**Exercise goal**
Copy the data below word for word, keeping every line in its original order and form.

++++ Supplied information

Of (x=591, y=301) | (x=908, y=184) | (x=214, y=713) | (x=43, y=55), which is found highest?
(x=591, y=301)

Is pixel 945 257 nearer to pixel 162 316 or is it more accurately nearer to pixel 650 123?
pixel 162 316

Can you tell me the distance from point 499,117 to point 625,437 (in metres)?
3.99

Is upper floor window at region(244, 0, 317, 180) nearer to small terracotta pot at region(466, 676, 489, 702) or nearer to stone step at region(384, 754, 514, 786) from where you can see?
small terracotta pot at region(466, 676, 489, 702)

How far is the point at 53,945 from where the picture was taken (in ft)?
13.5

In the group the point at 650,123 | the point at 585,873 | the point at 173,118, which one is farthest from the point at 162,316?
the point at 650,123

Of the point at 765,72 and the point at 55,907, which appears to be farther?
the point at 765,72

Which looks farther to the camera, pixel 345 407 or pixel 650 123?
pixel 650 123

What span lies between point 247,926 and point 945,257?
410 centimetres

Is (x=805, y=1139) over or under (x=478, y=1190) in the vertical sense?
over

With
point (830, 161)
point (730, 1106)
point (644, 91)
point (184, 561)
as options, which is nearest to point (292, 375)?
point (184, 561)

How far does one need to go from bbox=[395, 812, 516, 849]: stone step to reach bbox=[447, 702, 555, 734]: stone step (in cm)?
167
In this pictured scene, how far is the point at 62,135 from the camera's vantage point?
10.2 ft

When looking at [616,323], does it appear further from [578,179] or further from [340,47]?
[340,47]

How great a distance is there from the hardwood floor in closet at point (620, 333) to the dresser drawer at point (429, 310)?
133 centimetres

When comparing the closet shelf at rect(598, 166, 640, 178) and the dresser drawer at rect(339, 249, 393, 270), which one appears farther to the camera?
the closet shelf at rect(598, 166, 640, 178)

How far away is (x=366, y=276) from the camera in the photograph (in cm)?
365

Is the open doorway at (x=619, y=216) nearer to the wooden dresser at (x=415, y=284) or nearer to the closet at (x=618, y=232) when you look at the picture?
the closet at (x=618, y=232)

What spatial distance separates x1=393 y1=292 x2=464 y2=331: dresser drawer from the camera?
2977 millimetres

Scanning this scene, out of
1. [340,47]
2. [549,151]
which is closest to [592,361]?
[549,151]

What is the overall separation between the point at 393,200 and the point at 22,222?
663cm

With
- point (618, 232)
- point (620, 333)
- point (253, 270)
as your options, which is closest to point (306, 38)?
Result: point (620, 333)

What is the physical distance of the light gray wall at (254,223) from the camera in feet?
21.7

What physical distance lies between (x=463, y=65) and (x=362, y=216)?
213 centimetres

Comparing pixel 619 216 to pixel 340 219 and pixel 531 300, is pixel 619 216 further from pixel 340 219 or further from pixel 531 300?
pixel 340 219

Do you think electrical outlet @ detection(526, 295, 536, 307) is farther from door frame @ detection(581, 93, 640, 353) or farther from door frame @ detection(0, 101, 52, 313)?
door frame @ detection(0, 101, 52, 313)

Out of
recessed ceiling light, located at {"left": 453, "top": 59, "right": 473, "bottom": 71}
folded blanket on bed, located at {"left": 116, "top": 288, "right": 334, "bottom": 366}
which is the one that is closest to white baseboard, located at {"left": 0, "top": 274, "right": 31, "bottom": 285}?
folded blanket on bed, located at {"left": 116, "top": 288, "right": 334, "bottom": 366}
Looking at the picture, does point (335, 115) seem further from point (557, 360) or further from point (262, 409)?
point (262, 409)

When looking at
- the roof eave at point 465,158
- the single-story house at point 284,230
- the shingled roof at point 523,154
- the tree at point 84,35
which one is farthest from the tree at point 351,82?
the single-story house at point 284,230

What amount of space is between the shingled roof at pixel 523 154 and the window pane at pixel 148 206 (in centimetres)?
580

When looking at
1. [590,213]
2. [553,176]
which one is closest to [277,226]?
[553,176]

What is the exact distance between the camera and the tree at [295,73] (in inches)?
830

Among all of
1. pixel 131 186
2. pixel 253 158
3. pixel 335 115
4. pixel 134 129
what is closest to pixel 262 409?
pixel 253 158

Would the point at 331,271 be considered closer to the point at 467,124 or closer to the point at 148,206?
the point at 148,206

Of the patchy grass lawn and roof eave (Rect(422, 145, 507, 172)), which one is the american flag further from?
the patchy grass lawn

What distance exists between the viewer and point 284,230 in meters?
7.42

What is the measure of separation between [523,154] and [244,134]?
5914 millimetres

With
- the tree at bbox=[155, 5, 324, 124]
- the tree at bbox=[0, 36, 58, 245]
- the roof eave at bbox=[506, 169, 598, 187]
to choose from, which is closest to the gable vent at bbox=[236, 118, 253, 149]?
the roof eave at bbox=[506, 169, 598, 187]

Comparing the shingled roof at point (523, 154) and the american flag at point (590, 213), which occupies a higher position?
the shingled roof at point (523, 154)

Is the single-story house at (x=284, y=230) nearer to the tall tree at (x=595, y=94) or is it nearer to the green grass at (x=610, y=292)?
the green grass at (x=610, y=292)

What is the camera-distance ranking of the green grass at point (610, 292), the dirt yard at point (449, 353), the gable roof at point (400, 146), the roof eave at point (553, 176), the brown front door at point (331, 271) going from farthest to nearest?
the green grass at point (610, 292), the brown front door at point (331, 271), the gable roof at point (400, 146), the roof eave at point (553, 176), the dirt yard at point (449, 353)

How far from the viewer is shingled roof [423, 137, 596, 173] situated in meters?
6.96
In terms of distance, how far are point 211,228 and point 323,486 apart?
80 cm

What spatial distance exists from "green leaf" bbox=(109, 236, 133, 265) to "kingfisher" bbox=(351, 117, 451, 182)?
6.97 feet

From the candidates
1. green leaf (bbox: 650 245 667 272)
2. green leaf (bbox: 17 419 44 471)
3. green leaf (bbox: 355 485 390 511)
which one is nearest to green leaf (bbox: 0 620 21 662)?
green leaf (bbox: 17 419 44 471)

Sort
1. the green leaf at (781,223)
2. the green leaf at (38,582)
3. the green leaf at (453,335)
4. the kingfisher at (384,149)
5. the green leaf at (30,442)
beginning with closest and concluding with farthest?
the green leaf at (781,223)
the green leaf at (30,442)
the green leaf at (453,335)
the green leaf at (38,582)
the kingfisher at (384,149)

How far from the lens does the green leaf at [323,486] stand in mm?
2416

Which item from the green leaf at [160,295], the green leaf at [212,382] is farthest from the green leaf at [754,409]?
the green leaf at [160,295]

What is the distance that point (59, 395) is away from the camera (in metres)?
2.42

++++++++

**Task solution**
Of (x=591, y=301) | (x=908, y=184) | (x=214, y=713) | (x=43, y=55), which is found highest?
(x=591, y=301)

Is pixel 945 257 nearer to pixel 162 316 or is it more accurately nearer to pixel 650 123?
pixel 162 316

Can you tell me the distance from point 499,117 to point 625,437 (in metres)?
3.99

Is upper floor window at region(244, 0, 317, 180) nearer to small terracotta pot at region(466, 676, 489, 702) or nearer to stone step at region(384, 754, 514, 786) from where you can see?
small terracotta pot at region(466, 676, 489, 702)

How far is the point at 53,945 from where the picture was taken (in ft)?
13.5

In the group the point at 650,123 | the point at 585,873 | the point at 173,118, which one is farthest from the point at 162,316?
the point at 650,123

Of the point at 765,72 and the point at 55,907, which appears to be farther?
the point at 765,72

Which looks farther to the camera, pixel 345 407 or pixel 650 123?
pixel 650 123

What span lies between point 247,926 and point 945,257?
410 centimetres

Is (x=805, y=1139) over or under (x=478, y=1190) in the vertical sense?
over

With
point (830, 161)
point (730, 1106)
point (644, 91)
point (184, 561)
as options, which is nearest to point (292, 375)?
point (184, 561)

How far does one need to go from bbox=[395, 812, 516, 849]: stone step to reach bbox=[447, 702, 555, 734]: stone step (in cm)?
167
In this pictured scene, how far is the point at 62,135 from the camera's vantage point?
10.2 ft

When looking at [616,323], does it appear further from [578,179] or further from [340,47]?
[340,47]

How great a distance is there from the hardwood floor in closet at point (620, 333) to the dresser drawer at point (429, 310)?
133 centimetres

When comparing the closet shelf at rect(598, 166, 640, 178) and the dresser drawer at rect(339, 249, 393, 270), which one appears farther to the camera?
the closet shelf at rect(598, 166, 640, 178)

How far away is (x=366, y=276) from the camera in the photograph (in cm)?
365

Is the open doorway at (x=619, y=216) nearer to the wooden dresser at (x=415, y=284) or nearer to the closet at (x=618, y=232) when you look at the picture?
the closet at (x=618, y=232)

What spatial distance separates x1=393 y1=292 x2=464 y2=331: dresser drawer from the camera?
2977 millimetres

Scanning this scene, out of
1. [340,47]
2. [549,151]
which is closest to [592,361]?
[549,151]

What is the overall separation between the point at 393,200 and the point at 22,222?
663cm

With
- point (618, 232)
- point (620, 333)
- point (253, 270)
as your options, which is closest to point (306, 38)?
Result: point (620, 333)

What is the physical distance of the light gray wall at (254,223) from the camera in feet?
21.7

What physical distance lies between (x=463, y=65) and (x=362, y=216)?
213 centimetres

Comparing pixel 619 216 to pixel 340 219 and pixel 531 300, is pixel 619 216 further from pixel 340 219 or further from pixel 531 300?
pixel 340 219

Do you think electrical outlet @ detection(526, 295, 536, 307) is farther from door frame @ detection(581, 93, 640, 353) or farther from door frame @ detection(0, 101, 52, 313)?
door frame @ detection(0, 101, 52, 313)

Out of
recessed ceiling light, located at {"left": 453, "top": 59, "right": 473, "bottom": 71}
folded blanket on bed, located at {"left": 116, "top": 288, "right": 334, "bottom": 366}
which is the one that is closest to white baseboard, located at {"left": 0, "top": 274, "right": 31, "bottom": 285}?
folded blanket on bed, located at {"left": 116, "top": 288, "right": 334, "bottom": 366}
Looking at the picture, does point (335, 115) seem further from point (557, 360) or further from point (262, 409)?
point (262, 409)

When looking at
- the roof eave at point 465,158
- the single-story house at point 284,230
- the shingled roof at point 523,154
- the tree at point 84,35
which one is farthest from the tree at point 351,82?
the single-story house at point 284,230

What amount of space is between the shingled roof at pixel 523 154 and the window pane at pixel 148 206 (in centimetres)?
580

When looking at
1. [590,213]
2. [553,176]
which one is closest to [277,226]?
[553,176]

What is the exact distance between the camera and the tree at [295,73] (in inches)?
830

Among all of
1. pixel 131 186
2. pixel 253 158
3. pixel 335 115
4. pixel 134 129
what is closest to pixel 262 409?
pixel 253 158

Would the point at 331,271 be considered closer to the point at 467,124 or closer to the point at 148,206?
the point at 148,206

Of the patchy grass lawn and roof eave (Rect(422, 145, 507, 172)), which one is the american flag further from?
the patchy grass lawn

What distance exists between the viewer and point 284,230 in meters?
7.42

What is the measure of separation between [523,154] and [244,134]?
5914 millimetres

With
- the tree at bbox=[155, 5, 324, 124]
- the tree at bbox=[0, 36, 58, 245]
- the roof eave at bbox=[506, 169, 598, 187]
to choose from, which is closest to the gable vent at bbox=[236, 118, 253, 149]?
the roof eave at bbox=[506, 169, 598, 187]

Comparing the shingled roof at point (523, 154) and the american flag at point (590, 213), which occupies a higher position?
the shingled roof at point (523, 154)

Is the single-story house at (x=284, y=230) nearer to the tall tree at (x=595, y=94) or is it nearer to the green grass at (x=610, y=292)?
the green grass at (x=610, y=292)

What is the camera-distance ranking of the green grass at point (610, 292), the dirt yard at point (449, 353), the gable roof at point (400, 146), the roof eave at point (553, 176), the brown front door at point (331, 271) going from farthest to nearest?
the green grass at point (610, 292), the brown front door at point (331, 271), the gable roof at point (400, 146), the roof eave at point (553, 176), the dirt yard at point (449, 353)

How far from the viewer is shingled roof [423, 137, 596, 173] situated in meters?
6.96
In terms of distance, how far are point 211,228 and point 323,486 apart?
80 cm

What spatial distance exists from "green leaf" bbox=(109, 236, 133, 265) to "kingfisher" bbox=(351, 117, 451, 182)?
6.97 feet

From the candidates
1. green leaf (bbox: 650 245 667 272)
2. green leaf (bbox: 17 419 44 471)
3. green leaf (bbox: 355 485 390 511)
which one is nearest to green leaf (bbox: 0 620 21 662)?
green leaf (bbox: 17 419 44 471)

Sort
1. the green leaf at (781,223)
2. the green leaf at (38,582)
3. the green leaf at (453,335)
4. the kingfisher at (384,149)
5. the green leaf at (30,442)
beginning with closest and concluding with farthest?
the green leaf at (781,223)
the green leaf at (30,442)
the green leaf at (453,335)
the green leaf at (38,582)
the kingfisher at (384,149)

How far from the lens does the green leaf at [323,486] stand in mm?
2416

Which item from the green leaf at [160,295], the green leaf at [212,382] is farthest from the green leaf at [754,409]?
the green leaf at [160,295]

What is the distance that point (59, 395) is away from the camera (in metres)?
2.42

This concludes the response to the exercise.